▶ DATA TO PROCESS

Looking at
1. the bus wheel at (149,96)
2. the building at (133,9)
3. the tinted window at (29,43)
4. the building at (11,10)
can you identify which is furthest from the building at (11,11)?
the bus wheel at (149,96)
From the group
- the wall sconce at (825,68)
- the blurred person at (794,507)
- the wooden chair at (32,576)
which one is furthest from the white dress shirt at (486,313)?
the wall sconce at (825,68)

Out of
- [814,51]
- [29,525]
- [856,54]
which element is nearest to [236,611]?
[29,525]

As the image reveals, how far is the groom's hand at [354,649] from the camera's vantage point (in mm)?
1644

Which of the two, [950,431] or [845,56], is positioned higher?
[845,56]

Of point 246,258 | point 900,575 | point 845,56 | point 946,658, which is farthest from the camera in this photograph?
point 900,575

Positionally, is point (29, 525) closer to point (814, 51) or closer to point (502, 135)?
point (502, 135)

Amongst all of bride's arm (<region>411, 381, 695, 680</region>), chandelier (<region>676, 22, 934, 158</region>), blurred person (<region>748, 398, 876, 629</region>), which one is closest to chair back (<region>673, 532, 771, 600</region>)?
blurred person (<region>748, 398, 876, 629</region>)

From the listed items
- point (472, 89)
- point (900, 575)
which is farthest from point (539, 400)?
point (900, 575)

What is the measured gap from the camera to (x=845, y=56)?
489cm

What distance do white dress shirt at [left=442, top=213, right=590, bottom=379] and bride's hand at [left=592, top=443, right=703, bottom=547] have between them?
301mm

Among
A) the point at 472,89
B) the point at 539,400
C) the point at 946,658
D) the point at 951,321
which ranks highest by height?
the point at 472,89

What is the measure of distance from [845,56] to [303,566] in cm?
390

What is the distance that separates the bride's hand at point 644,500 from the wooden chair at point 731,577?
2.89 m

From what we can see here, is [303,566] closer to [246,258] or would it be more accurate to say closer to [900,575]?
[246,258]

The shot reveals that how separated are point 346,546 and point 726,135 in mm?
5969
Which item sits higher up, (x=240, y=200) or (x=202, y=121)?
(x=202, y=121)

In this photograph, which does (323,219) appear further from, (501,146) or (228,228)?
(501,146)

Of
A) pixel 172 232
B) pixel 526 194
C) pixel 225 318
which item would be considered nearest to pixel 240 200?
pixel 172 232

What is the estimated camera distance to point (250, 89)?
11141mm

▶ INSTRUCTIONS FOR THE TASK
Rewrite the records, from the line containing "What distance do" through the last line, as a Markdown table with the columns Entry and Text. Number each row in Entry, put the line in Text, and leave out blank lines.

▶ TASK ANSWER
| Entry | Text |
|---|---|
| 1 | What distance do white dress shirt at [left=442, top=213, right=590, bottom=379] and bride's hand at [left=592, top=443, right=703, bottom=547] have between them? |
| 2 | 301mm |
| 3 | Among |
| 4 | A) the point at 472,89 |
| 5 | B) the point at 539,400 |
| 6 | C) the point at 946,658 |
| 7 | D) the point at 951,321 |
| 8 | which ranks highest by height? |
| 9 | the point at 472,89 |
| 10 | What is the measure of distance from [845,56] to [303,566] in cm? |
| 11 | 390 |
| 12 | What is the distance that separates the bride's hand at point 644,500 from the wooden chair at point 731,577? |
| 13 | 2.89 m |
| 14 | From what we can see here, is [303,566] closer to [246,258] or would it be more accurate to say closer to [900,575]? |
| 15 | [246,258] |
| 16 | The shot reveals that how separated are point 346,546 and point 726,135 in mm? |
| 17 | 5969 |
| 18 | Which item sits higher up, (x=240, y=200) or (x=202, y=121)? |
| 19 | (x=202, y=121) |
| 20 | In this photograph, which does (323,219) appear further from, (501,146) or (228,228)? |
| 21 | (501,146) |
| 22 | Of |
| 23 | A) pixel 172 232 |
| 24 | B) pixel 526 194 |
| 25 | C) pixel 225 318 |
| 26 | which item would be considered nearest to pixel 240 200? |
| 27 | pixel 172 232 |
| 28 | What is the estimated camera distance to point (250, 89)? |
| 29 | 11141mm |